Work task: Only the pictures are to be left out; write out the rest of the data exactly.
──────── Data
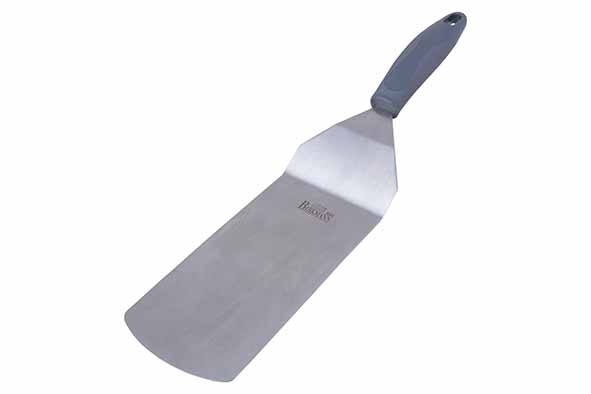 Easy Baking gehoekte spatel met breed lemmet 17 x 8 cm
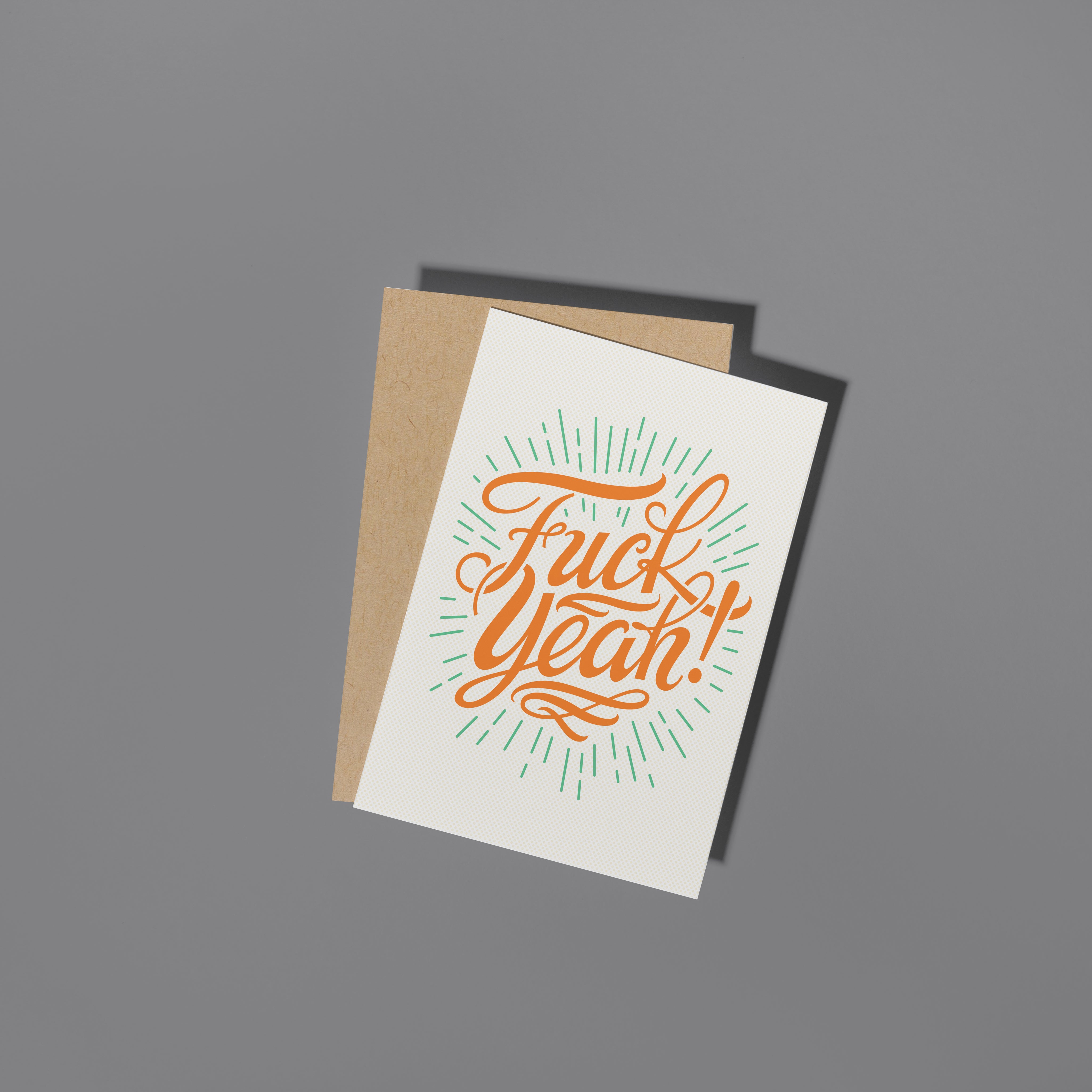 Fuck Yeah! Card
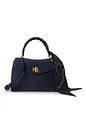 Lauren Ralph Lauren Farrah Bolso Piel natural 23.5 cm - navy multi Lauren Ralph Lauren Farrah Bolso Piel natural 23.5 cm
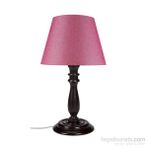 Modelight MNG.1904 Venge Ayak-Pembe Şapka Piyon Abajur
────────────────
Exercise result:
 Easy Baking gehoekte spatel met breed lemmet 17 x 8 cm
 Fuck Yeah! Card
 Lauren Ralph Lauren Farrah Bolso Piel natural 23.5 cm - navy multi Lauren Ralph Lauren Farrah Bolso Piel natural 23.5 cm
 Modelight MNG.1904 Venge Ayak-Pembe Şapka Piyon Abajur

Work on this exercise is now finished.